__WORK REQUIRED__.
Copy out every line exactly as given.

__DATA SHOWN__.

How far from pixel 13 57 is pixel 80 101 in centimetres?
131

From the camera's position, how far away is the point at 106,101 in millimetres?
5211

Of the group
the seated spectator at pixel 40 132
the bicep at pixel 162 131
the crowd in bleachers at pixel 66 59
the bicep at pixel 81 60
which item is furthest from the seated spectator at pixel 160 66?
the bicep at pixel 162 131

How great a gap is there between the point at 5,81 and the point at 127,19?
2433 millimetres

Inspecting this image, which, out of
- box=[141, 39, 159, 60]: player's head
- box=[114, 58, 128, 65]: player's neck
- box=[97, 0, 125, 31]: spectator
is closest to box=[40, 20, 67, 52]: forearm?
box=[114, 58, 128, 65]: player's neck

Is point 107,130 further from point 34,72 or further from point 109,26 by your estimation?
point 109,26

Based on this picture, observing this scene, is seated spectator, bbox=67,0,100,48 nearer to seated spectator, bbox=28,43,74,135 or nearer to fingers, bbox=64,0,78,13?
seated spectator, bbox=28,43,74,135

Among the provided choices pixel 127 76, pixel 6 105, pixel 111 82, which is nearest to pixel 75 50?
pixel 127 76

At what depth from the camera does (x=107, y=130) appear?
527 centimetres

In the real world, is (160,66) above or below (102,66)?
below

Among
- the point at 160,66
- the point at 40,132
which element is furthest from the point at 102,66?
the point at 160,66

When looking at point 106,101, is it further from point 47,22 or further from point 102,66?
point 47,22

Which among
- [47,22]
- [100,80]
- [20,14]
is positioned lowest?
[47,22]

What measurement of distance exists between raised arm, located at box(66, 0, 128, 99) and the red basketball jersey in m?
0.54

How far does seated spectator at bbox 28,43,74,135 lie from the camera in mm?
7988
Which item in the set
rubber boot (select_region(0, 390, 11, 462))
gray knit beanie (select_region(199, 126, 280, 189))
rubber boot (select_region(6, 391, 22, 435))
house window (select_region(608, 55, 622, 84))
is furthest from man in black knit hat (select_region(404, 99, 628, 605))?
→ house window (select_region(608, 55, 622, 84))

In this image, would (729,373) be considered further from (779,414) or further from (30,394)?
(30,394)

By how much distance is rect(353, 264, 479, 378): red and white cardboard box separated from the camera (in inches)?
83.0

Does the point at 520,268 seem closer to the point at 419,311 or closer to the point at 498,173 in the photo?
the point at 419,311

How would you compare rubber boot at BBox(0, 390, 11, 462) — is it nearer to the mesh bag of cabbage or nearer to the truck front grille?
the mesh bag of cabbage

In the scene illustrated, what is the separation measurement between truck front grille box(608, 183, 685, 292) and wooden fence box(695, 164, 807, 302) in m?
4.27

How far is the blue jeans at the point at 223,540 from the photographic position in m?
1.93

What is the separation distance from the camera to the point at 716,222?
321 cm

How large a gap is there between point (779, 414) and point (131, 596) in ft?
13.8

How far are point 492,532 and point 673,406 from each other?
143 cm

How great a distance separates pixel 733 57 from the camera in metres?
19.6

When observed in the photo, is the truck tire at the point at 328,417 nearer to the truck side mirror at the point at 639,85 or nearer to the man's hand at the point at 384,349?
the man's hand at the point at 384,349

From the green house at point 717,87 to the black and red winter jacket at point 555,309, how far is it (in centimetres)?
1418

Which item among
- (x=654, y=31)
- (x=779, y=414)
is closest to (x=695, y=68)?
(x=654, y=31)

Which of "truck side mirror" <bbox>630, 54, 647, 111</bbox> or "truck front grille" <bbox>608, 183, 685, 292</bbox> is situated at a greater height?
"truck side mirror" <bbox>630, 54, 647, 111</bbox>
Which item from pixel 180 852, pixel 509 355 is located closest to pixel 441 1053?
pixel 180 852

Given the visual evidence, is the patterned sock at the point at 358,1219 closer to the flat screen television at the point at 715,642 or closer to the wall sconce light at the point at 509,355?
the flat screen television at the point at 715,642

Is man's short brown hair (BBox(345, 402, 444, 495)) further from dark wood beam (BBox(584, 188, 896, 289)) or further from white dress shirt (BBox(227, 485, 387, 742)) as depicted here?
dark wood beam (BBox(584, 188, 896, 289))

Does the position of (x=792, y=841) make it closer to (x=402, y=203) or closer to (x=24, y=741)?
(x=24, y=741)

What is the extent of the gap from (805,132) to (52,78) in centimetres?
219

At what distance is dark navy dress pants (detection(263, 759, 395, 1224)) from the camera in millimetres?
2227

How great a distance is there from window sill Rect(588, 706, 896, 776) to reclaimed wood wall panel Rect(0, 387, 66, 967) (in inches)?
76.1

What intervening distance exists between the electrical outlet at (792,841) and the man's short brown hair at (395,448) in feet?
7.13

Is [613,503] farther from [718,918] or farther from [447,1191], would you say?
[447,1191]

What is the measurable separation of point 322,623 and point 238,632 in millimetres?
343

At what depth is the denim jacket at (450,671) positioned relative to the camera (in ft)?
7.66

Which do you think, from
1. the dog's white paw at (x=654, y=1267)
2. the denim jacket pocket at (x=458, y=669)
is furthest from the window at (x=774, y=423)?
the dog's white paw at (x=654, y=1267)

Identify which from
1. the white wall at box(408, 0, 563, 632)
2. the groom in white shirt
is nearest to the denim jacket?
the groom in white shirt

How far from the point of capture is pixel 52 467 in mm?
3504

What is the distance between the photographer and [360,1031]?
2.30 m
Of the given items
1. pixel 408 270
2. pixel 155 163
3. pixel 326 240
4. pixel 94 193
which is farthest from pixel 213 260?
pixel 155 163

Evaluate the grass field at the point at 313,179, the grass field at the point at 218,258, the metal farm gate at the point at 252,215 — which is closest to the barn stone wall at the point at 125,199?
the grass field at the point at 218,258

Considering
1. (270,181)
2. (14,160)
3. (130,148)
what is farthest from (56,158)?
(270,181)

__FINISHED TASK__.
How far from pixel 13 57 is pixel 80 101 in centimetres?
131

From the camera's position, how far away is the point at 106,101 in millimetres?
5211

Of the group
the seated spectator at pixel 40 132
the bicep at pixel 162 131
the crowd in bleachers at pixel 66 59
the bicep at pixel 81 60
which item is furthest from the seated spectator at pixel 160 66?
the bicep at pixel 162 131

How great a gap is there between the point at 5,81 and the point at 127,19?
2433 millimetres

Inspecting this image, which, out of
- box=[141, 39, 159, 60]: player's head
- box=[114, 58, 128, 65]: player's neck
- box=[97, 0, 125, 31]: spectator
is closest to box=[40, 20, 67, 52]: forearm?
box=[114, 58, 128, 65]: player's neck

Is point 107,130 further from point 34,72 or further from point 109,26 by your estimation?
point 109,26

Based on this picture, observing this scene, is seated spectator, bbox=67,0,100,48 nearer to seated spectator, bbox=28,43,74,135 or nearer to fingers, bbox=64,0,78,13?
seated spectator, bbox=28,43,74,135

Among the provided choices pixel 127 76, pixel 6 105, pixel 111 82, which is nearest to pixel 75 50?
pixel 127 76

At what depth from the camera does (x=107, y=130) appear?
527 centimetres

In the real world, is (160,66) above or below (102,66)?
below

Among
- the point at 160,66
- the point at 40,132
which element is furthest from the point at 102,66?
the point at 160,66

When looking at point 106,101, is it further from point 47,22 or further from point 102,66?
point 47,22

Which among
- [47,22]
- [100,80]
- [20,14]
is positioned lowest?
[47,22]

What measurement of distance exists between raised arm, located at box(66, 0, 128, 99) and the red basketball jersey in m?
0.54

How far does seated spectator at bbox 28,43,74,135 lie from the camera in mm?
7988
Which item in the set
rubber boot (select_region(0, 390, 11, 462))
gray knit beanie (select_region(199, 126, 280, 189))
rubber boot (select_region(6, 391, 22, 435))
house window (select_region(608, 55, 622, 84))
is furthest from man in black knit hat (select_region(404, 99, 628, 605))?
→ house window (select_region(608, 55, 622, 84))

In this image, would (729,373) be considered further from (779,414) or further from (30,394)?
(30,394)

By how much distance is rect(353, 264, 479, 378): red and white cardboard box separated from the camera (in inches)?
83.0

Does the point at 520,268 seem closer to the point at 419,311 or closer to the point at 498,173 in the photo?
the point at 419,311

How would you compare rubber boot at BBox(0, 390, 11, 462) — is it nearer to the mesh bag of cabbage or nearer to the truck front grille?
the mesh bag of cabbage

In the scene illustrated, what is the separation measurement between truck front grille box(608, 183, 685, 292) and wooden fence box(695, 164, 807, 302) in m?
4.27

How far is the blue jeans at the point at 223,540 from the photographic position in m?
1.93

What is the separation distance from the camera to the point at 716,222?
321 cm

How large a gap is there between point (779, 414) and point (131, 596) in ft?
13.8

How far are point 492,532 and point 673,406 from each other?
143 cm

How great a distance separates pixel 733 57 from the camera in metres?
19.6

When observed in the photo, is the truck tire at the point at 328,417 nearer to the truck side mirror at the point at 639,85 or nearer to the man's hand at the point at 384,349?
the man's hand at the point at 384,349

From the green house at point 717,87 to the black and red winter jacket at point 555,309, how far is it (in centimetres)?
1418

Which item among
- (x=654, y=31)
- (x=779, y=414)
is closest to (x=695, y=68)?
(x=654, y=31)

Which of "truck side mirror" <bbox>630, 54, 647, 111</bbox> or "truck front grille" <bbox>608, 183, 685, 292</bbox> is situated at a greater height?
"truck side mirror" <bbox>630, 54, 647, 111</bbox>
Which item from pixel 180 852, pixel 509 355 is located closest to pixel 441 1053?
pixel 180 852

Given the visual evidence, is the patterned sock at the point at 358,1219 closer to the flat screen television at the point at 715,642 or closer to the wall sconce light at the point at 509,355?
the flat screen television at the point at 715,642

Is man's short brown hair (BBox(345, 402, 444, 495)) further from dark wood beam (BBox(584, 188, 896, 289)) or further from white dress shirt (BBox(227, 485, 387, 742)) as depicted here?
dark wood beam (BBox(584, 188, 896, 289))

Does the position of (x=792, y=841) make it closer to (x=402, y=203) or closer to (x=24, y=741)?
(x=24, y=741)

What is the extent of the gap from (805,132) to (52,78) in centimetres?
219

At what distance is dark navy dress pants (detection(263, 759, 395, 1224)) from the camera in millimetres?
2227

How great a distance is there from window sill Rect(588, 706, 896, 776) to reclaimed wood wall panel Rect(0, 387, 66, 967) (in inches)?
76.1

What intervening distance exists between the electrical outlet at (792,841) and the man's short brown hair at (395,448) in feet?
7.13

Is [613,503] farther from [718,918] or farther from [447,1191], would you say?
[447,1191]

What is the measurable separation of point 322,623 and point 238,632 in millimetres?
343

At what depth is the denim jacket at (450,671) positioned relative to the camera (in ft)?
7.66

Which do you think, from
1. the dog's white paw at (x=654, y=1267)
2. the denim jacket pocket at (x=458, y=669)
is furthest from the window at (x=774, y=423)?
the dog's white paw at (x=654, y=1267)

Identify which from
1. the white wall at box(408, 0, 563, 632)
2. the groom in white shirt
is nearest to the denim jacket?
the groom in white shirt

How far from the point of capture is pixel 52 467 in mm?
3504

What is the distance between the photographer and [360,1031]?
2.30 m
Of the given items
1. pixel 408 270
2. pixel 155 163
3. pixel 326 240
4. pixel 94 193
which is farthest from pixel 213 260?
pixel 155 163

Evaluate the grass field at the point at 313,179, the grass field at the point at 218,258, the metal farm gate at the point at 252,215 — which is closest to the barn stone wall at the point at 125,199?
the grass field at the point at 218,258

Considering
1. (270,181)
2. (14,160)
3. (130,148)
what is farthest from (56,158)?
(270,181)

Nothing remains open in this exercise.